_Excerpt:_
• • • • •
Also related: Pseudo-rationality

Having a go at pointing at "reality-masking" puzzles:

There was the example of discovering how to cue your students into signalling they understand the content. I think this is about engaging with a reality-masking puzzle that might show up as "how can I avoid my students probing at my flaws while teaching" or "how can I have my students recommend me as a good tutor" or etc.

It's a puzzle in the sense that it's an aspect of reality you're grappling with. It's reality-masking in that the pressure was away from building true/accurate maps.

Having a go at the analogous thing for "disabling part of the epistemic immune system": the cluster of things we're calling an "epistemic immune system" is part of reality and in fact important for people's stability and thinking, but part of the puzzle of "trying to have people be able to think/be agenty/etc" has tended to have us ignore that part of things.

Rather than, say, instinctively trusting that the "immune response" is telling us something important about reality and the person's way of thinking/grounding, one might be looking to avoid or disable the response. This feels reality-masking; like not engaging with the data that's there in a way that moves toward greater understanding and grounding.

I found this a very useful post. It feels like a key piece in helping me think about CFAR, but also it sharpens my own sense of what stuff in "rationality" feels important to me. Namely "Helping people not have worse lives after interacting with rationalist memes"

I see. I guess that framing feels slightly off to me - maybe this is what you meant or maybe we have a disagreement - but I would say "Helping people not have worse lives after interacting with <a weird but true idea>". 

Like I think that similar disorienting things would happen if someone really tried to incorporate PG's "Black Swan Farming" into your action space, and indeed many good startup founders have weird lives with weird tradeoffs relative to normal people that often leads to burnout. "Interacting with x-risk" or "Interacting with the heavy-tailed nature of reality" or "Interacting with AGI" or whatever. Oftentimes stuff humans have only been interacting with in the last 300 years, or in some cases 50 years.

It might be useful to know that I'm not that sold on a lot of singularity stuff, and the parts of rationality that have affected me the most are some of the more general thinking principles. "Look at the truth even if it hurts" / "Understanding tiny amounts of evo and evo psyche ideas" / "Here's 18 different biases, now you can tear down most people's arguments".
• • • • •
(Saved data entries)
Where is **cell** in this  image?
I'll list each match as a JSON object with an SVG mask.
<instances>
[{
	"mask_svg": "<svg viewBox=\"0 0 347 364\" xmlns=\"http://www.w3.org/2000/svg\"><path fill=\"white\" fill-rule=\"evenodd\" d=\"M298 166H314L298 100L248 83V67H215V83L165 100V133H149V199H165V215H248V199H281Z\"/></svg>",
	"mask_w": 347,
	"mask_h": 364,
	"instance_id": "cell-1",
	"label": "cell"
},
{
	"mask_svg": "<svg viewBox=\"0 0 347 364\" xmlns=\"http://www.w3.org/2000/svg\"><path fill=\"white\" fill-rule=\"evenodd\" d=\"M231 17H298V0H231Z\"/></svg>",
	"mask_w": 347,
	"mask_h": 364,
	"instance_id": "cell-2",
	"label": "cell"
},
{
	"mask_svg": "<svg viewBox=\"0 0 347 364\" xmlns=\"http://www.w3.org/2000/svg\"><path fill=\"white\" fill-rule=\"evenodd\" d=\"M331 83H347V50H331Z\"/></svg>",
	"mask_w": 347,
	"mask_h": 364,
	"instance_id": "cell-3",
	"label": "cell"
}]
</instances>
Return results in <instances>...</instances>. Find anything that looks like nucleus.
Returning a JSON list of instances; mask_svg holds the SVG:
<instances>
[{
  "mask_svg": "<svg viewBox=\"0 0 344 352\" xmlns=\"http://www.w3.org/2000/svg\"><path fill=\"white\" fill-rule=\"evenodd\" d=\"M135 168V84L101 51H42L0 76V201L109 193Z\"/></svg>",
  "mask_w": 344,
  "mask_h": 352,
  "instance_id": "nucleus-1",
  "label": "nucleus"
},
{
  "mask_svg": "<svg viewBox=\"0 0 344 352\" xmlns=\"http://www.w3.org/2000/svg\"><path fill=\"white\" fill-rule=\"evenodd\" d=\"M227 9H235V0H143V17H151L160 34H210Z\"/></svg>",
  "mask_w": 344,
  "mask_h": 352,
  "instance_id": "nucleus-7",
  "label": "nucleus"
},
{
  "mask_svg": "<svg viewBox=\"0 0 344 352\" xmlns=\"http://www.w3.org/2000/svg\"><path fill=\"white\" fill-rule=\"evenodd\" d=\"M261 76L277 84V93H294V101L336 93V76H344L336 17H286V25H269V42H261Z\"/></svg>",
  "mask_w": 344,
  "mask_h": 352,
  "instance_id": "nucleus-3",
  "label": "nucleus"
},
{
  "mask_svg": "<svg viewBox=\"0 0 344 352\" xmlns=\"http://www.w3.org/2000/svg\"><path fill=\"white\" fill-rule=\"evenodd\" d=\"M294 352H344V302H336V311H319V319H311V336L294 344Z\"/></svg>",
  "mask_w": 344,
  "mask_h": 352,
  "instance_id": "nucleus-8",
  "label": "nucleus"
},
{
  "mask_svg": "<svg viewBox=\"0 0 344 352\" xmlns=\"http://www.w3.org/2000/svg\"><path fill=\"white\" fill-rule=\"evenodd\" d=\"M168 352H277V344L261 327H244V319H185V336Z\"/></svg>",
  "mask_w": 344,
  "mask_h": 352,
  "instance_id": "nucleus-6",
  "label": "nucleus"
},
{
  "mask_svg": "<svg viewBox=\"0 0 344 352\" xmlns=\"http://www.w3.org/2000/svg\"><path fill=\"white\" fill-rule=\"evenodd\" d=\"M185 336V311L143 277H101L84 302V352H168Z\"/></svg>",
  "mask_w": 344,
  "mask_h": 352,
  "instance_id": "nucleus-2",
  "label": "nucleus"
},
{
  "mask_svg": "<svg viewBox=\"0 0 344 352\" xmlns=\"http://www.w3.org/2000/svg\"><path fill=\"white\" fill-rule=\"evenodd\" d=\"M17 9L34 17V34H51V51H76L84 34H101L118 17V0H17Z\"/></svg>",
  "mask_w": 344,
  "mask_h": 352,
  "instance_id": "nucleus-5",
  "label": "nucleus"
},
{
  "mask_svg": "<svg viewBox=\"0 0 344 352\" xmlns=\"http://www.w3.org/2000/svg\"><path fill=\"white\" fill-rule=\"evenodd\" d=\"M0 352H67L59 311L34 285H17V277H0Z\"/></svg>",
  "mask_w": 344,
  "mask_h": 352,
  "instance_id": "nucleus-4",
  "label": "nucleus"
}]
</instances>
• • • • •
_Activities:_
[1] Copy the part of the reality-masking discussion that begins at "It's a puzzle" and stops after "part of things.", swapping "epistemic immune system" for "mental immune system".
[2] Write what comes next in the discussion of reality-masking puzzles, picking up after its final sentence.

_Exercise responses:_
[1]
It's a puzzle in the sense that it's an aspect of reality you're grappling with. It's reality-masking in that the pressure was away from building true/accurate maps.

Having a go at the analogous thing for "disabling part of the mental immune system": the cluster of things we're calling an "mental immune system" is part of reality and in fact important for people's stability and thinking, but part of the puzzle of "trying to have people be able to think/be agenty/etc" has tended to have us ignore that part of things.

[2]
It was those ideas (a mix of the naive and sophisticated form of them) + my own idiosyncrasies that caused me a lot of trouble. So that's why I say "rationalist memes". I guess that if I bought more singularity stuff I might frame it as "weird but true ideas".

I can't tell what you find jarring about it from this comment?

I think this is a complaint about use of unfamiliar jargon. This does seem like something that deserves a link/hover-over.

I guess it must be the word 'entangling'. Fair enough, can link here in future: https://www.lesswrong.com/posts/fKiTt55jEiTFK5prp/entangled-with-reality-the-shoelace-example

“Getting out of bed in the morning” and “caring about one’s friends” turn out to be useful for more reasons than Jehovah—but their derivation in the mind of that person was entangled with Jehovah.

Cf: "Learning rationality" and "Hanging out with like-minded people" turn out to be useful for more reasons than AI risk -- but their derivation in the mind of CFAR staff is entangled with AI risk.

On a side detail, in defence of sales and marketing skills:

Some useful things they bring is the ability to identify what features of your product are important, or unique, and what customers care about and want. Ie understanding the market. Thereby the ability to improve products and create new ones that are useful.

[Added:] Oh, and also to actually get products to the attention of people who would want them! You own lots of useful products that you would never have heard about or bought were it not for sales & marketing skills. Products don't sell themselves, and only some market themselves (e.g. by word of mouth - which only works for products that become popular among people you know).